> [Data for this task]
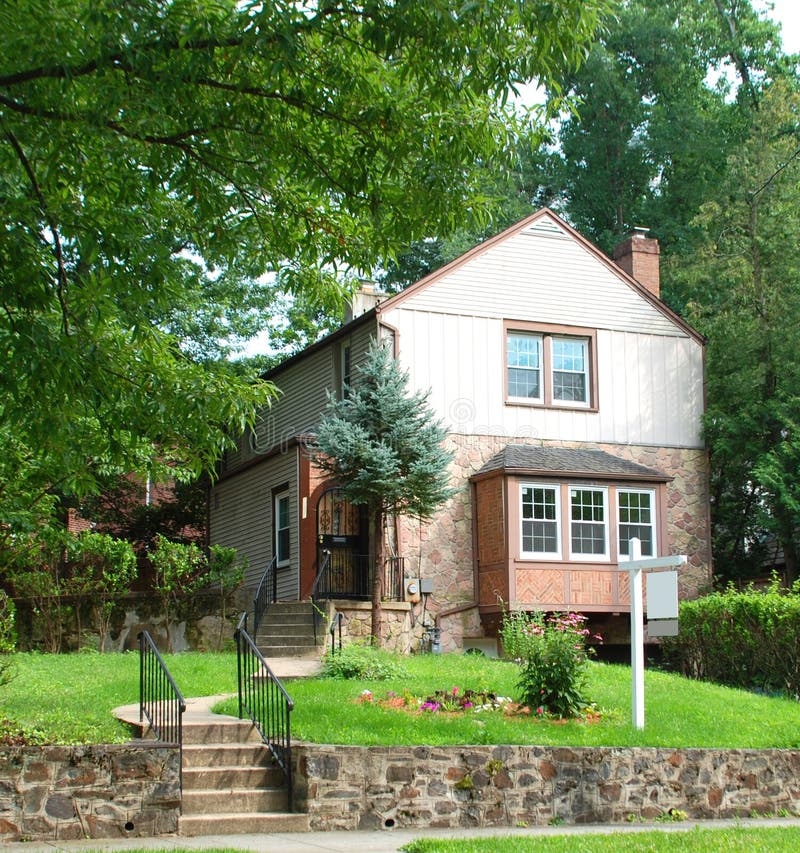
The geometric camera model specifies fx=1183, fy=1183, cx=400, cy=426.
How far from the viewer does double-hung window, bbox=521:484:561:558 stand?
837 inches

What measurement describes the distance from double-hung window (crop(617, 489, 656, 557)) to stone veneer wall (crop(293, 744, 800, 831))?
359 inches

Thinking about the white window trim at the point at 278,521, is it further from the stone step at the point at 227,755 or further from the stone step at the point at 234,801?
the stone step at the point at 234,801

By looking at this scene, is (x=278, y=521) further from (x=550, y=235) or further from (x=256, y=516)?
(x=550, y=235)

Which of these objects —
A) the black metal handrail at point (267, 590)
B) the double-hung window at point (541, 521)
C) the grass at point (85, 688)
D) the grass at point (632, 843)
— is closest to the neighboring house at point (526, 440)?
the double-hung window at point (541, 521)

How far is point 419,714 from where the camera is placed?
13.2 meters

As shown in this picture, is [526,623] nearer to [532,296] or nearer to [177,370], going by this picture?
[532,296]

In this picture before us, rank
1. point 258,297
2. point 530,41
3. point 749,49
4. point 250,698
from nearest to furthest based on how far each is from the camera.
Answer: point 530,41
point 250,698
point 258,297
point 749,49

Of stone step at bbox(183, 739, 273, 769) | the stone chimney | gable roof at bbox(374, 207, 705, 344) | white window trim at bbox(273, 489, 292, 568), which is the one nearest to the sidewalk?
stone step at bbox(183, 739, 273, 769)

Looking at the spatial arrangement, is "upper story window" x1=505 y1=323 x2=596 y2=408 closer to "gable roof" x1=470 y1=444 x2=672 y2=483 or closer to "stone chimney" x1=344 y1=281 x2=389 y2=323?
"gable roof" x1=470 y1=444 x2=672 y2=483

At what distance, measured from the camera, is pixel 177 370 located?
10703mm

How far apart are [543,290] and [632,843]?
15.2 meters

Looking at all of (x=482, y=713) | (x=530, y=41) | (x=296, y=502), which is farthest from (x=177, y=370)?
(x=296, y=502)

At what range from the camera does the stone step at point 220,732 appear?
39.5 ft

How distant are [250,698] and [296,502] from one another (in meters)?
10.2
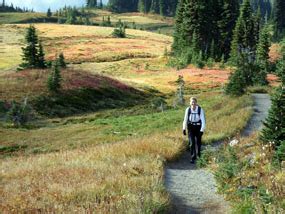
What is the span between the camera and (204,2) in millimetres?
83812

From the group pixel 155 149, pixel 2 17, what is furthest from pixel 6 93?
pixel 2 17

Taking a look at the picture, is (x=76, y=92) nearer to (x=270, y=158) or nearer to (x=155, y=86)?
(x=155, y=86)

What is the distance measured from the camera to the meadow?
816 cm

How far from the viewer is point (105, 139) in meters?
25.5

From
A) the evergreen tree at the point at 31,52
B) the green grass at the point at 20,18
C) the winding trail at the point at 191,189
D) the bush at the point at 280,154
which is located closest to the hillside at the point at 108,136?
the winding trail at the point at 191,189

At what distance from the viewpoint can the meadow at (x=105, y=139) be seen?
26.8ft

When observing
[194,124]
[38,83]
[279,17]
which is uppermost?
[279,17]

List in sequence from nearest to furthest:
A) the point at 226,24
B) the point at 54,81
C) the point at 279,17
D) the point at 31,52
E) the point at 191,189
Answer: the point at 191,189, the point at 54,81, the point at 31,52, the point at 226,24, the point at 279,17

> [Instructions to follow] Reproduce the listing above line for line, without any changes, and leave out the pictures.

> [Solution for this problem]
The geometric camera model specifies fx=1183, fy=1183, cx=400, cy=426.
How far from the viewer does double-hung window, bbox=521:484:561:558 stand?
837 inches

What measurement describes the distance from double-hung window (crop(617, 489, 656, 557)) to stone veneer wall (crop(293, 744, 800, 831))?
359 inches

Thinking about the white window trim at the point at 278,521, is it further from the stone step at the point at 227,755 or further from the stone step at the point at 234,801?
the stone step at the point at 234,801

By looking at this scene, is (x=278, y=521) further from (x=550, y=235) or further from (x=256, y=516)?
(x=550, y=235)

Which of these objects —
A) the black metal handrail at point (267, 590)
B) the double-hung window at point (541, 521)
C) the grass at point (85, 688)
D) the grass at point (632, 843)
— is closest to the neighboring house at point (526, 440)?
the double-hung window at point (541, 521)

How far is point 419,714 from where the camera is placed?
13.2 meters

As shown in this picture, is [526,623] nearer to [532,296] or nearer to [177,370], going by this picture?
[532,296]

In this picture before us, rank
1. point 258,297
2. point 530,41
3. point 749,49
4. point 250,698
from nearest to furthest based on how far each is from the camera.
Answer: point 530,41
point 250,698
point 258,297
point 749,49

Of stone step at bbox(183, 739, 273, 769) | the stone chimney | gable roof at bbox(374, 207, 705, 344) | white window trim at bbox(273, 489, 292, 568), which is the one nearest to the sidewalk?
stone step at bbox(183, 739, 273, 769)

Looking at the spatial arrangement, is "upper story window" x1=505 y1=323 x2=596 y2=408 closer to "gable roof" x1=470 y1=444 x2=672 y2=483 or closer to "stone chimney" x1=344 y1=281 x2=389 y2=323?
"gable roof" x1=470 y1=444 x2=672 y2=483

At what distance, measured from the camera, is pixel 177 370 located?
10703mm

How far apart are [543,290] and [632,843]?
15.2 meters

Looking at all of (x=482, y=713) | (x=530, y=41) | (x=296, y=502), which is farthest from (x=177, y=370)?
(x=296, y=502)

At what range from the camera does the stone step at point 220,732 appear?
39.5 ft

How distant are [250,698] and [296,502] from one another (in meters)?
10.2
What is the span between the camera and (204,2) in millimetres?
83812

From the group pixel 155 149, pixel 2 17, what is furthest from pixel 6 93?
pixel 2 17

Taking a look at the picture, is (x=76, y=92) nearer to (x=270, y=158) or nearer to (x=155, y=86)?
(x=155, y=86)

What is the distance measured from the camera to the meadow?
816 cm

How far from the viewer is point (105, 139) in meters?
25.5

From
A) the evergreen tree at the point at 31,52
B) the green grass at the point at 20,18
C) the winding trail at the point at 191,189
D) the bush at the point at 280,154
which is located closest to the hillside at the point at 108,136?
the winding trail at the point at 191,189

At what distance from the viewpoint can the meadow at (x=105, y=139) be seen?
26.8ft

When observing
[194,124]
[38,83]
[279,17]
which is uppermost?
[279,17]

List in sequence from nearest to furthest:
A) the point at 226,24
B) the point at 54,81
C) the point at 279,17
D) the point at 31,52
E) the point at 191,189
Answer: the point at 191,189, the point at 54,81, the point at 31,52, the point at 226,24, the point at 279,17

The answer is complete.